:: TEXT BLOCK ::

Unsettling Futures - The Nameless Subgenres of Science Fiction
Or, What We Talk About When We Talk About Genres
We're still talking about cyberpunk, huh?
There's a sense in which almost every piece of science fiction I've ever published is cyberpunk.
Patience Lake is certainly cyberpunk, with its cyborgs and self-driving cars and its mildly dystopian near future. The Remora? Definitely. Payday Weather? You could argue it. After Midnight at the ZapStop and The Acheulean Gift are more biopunk, but I'm one of the few who regularly uses that term, and it's obviously just a squishy, oozy cousin to cyberpunk, anyway.
But you could also argue that most near future SFF is cyberpunk. We live in a cyberpunk present, by the standards of the 1980s birth of the genre, right? Every future out into the next 100 years not interrupted by alien first contact, time travel, or a honking big killer asteroid is going to have cyberpunk elements. So, does the subgenre actually exist anymore?

:: EXERCISE ::
Can you repeat the essay on science fiction subgenres starting at "Unsettling Futures - The" and ending at "published is cyberpunk.", swapping "cyberpunk" for "solarpunk"?

:: SOURCE MATERIAL ::
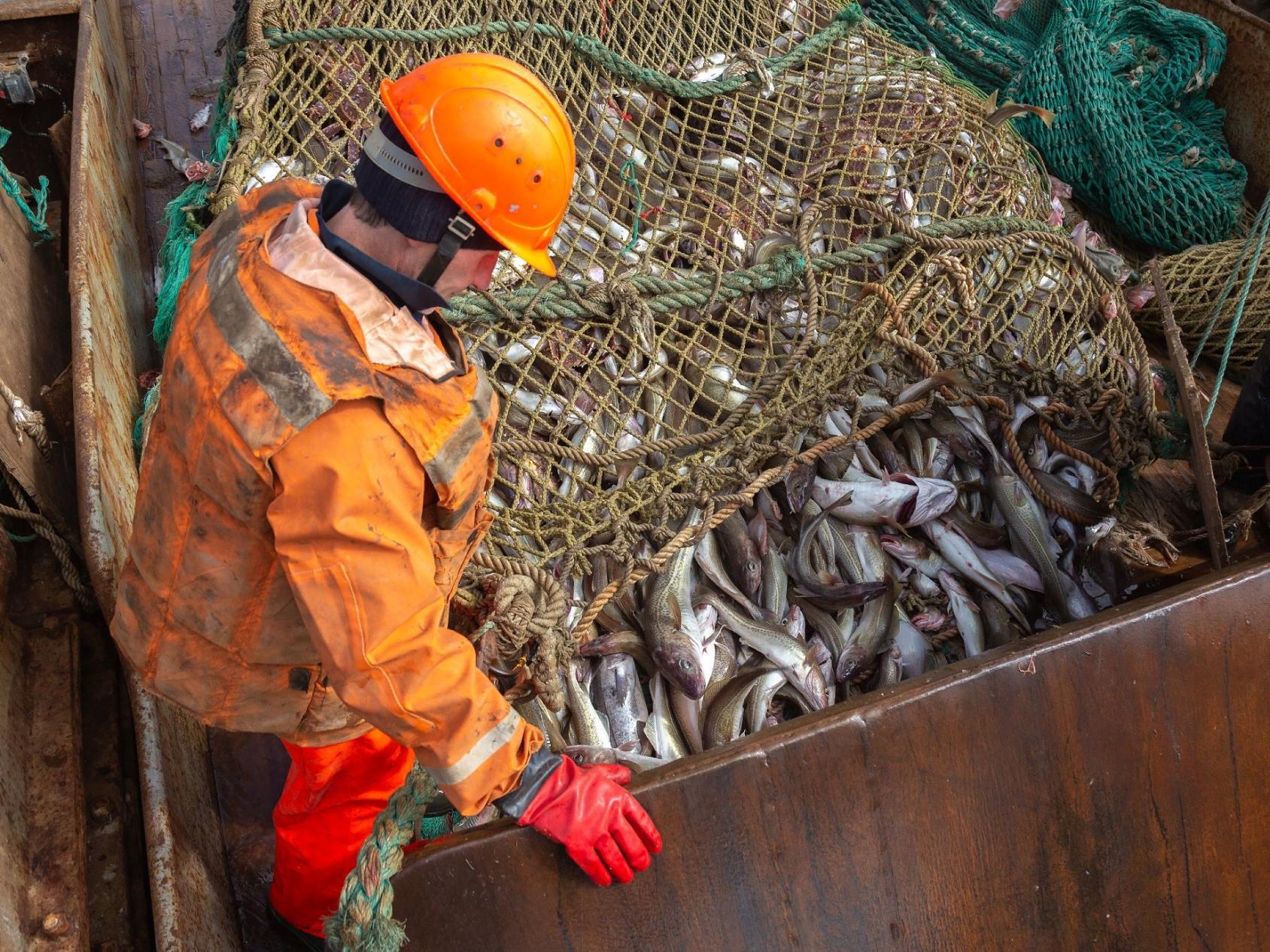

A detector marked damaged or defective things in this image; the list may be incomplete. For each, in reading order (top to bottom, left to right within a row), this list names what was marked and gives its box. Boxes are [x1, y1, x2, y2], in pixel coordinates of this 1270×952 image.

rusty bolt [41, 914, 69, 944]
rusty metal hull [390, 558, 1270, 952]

:: EXERCISE ANSWER ::
Unsettling Futures - The Nameless Subgenres of Science Fiction
Or, What We Talk About When We Talk About Genres
We're still talking about solarpunk, huh?
There's a sense in which almost every piece of science fiction I've ever published is solarpunk.